In the records below, take the line containing "order: Galliformes" and reproduce it and every subsequent line exactly, adding nothing.

══ SUPPLIED MATERIAL

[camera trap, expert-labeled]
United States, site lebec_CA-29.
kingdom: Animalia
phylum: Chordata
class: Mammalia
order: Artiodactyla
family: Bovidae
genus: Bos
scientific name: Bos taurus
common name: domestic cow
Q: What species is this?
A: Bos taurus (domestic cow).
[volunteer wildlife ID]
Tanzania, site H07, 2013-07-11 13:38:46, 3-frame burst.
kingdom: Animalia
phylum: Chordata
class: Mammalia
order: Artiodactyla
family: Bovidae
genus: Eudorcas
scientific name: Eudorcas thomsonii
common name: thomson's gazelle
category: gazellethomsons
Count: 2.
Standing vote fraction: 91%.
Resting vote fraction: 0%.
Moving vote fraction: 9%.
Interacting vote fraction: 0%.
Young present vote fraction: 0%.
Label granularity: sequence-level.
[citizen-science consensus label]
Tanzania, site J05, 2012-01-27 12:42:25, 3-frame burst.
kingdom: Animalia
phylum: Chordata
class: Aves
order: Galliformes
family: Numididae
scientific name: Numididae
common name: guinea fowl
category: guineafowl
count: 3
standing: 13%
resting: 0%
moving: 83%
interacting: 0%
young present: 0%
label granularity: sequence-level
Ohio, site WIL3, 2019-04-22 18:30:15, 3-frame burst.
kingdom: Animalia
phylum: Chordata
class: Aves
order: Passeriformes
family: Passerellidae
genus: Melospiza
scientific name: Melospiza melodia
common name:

════

--- SOLUTION TO THIS PROBLEM ---
order: Galliformes
family: Numididae
scientific name: Numididae
common name: guinea fowl
category: guineafowl
count: 3
standing: 13%
resting: 0%
moving: 83%
interacting: 0%
young present: 0%
label granularity: sequence-level
Ohio, site WIL3, 2019-04-22 18:30:15, 3-frame burst.
kingdom: Animalia
phylum: Chordata
class: Aves
order: Passeriformes
family: Passerellidae
genus: Melospiza
scientific name: Melospiza melodia
common name:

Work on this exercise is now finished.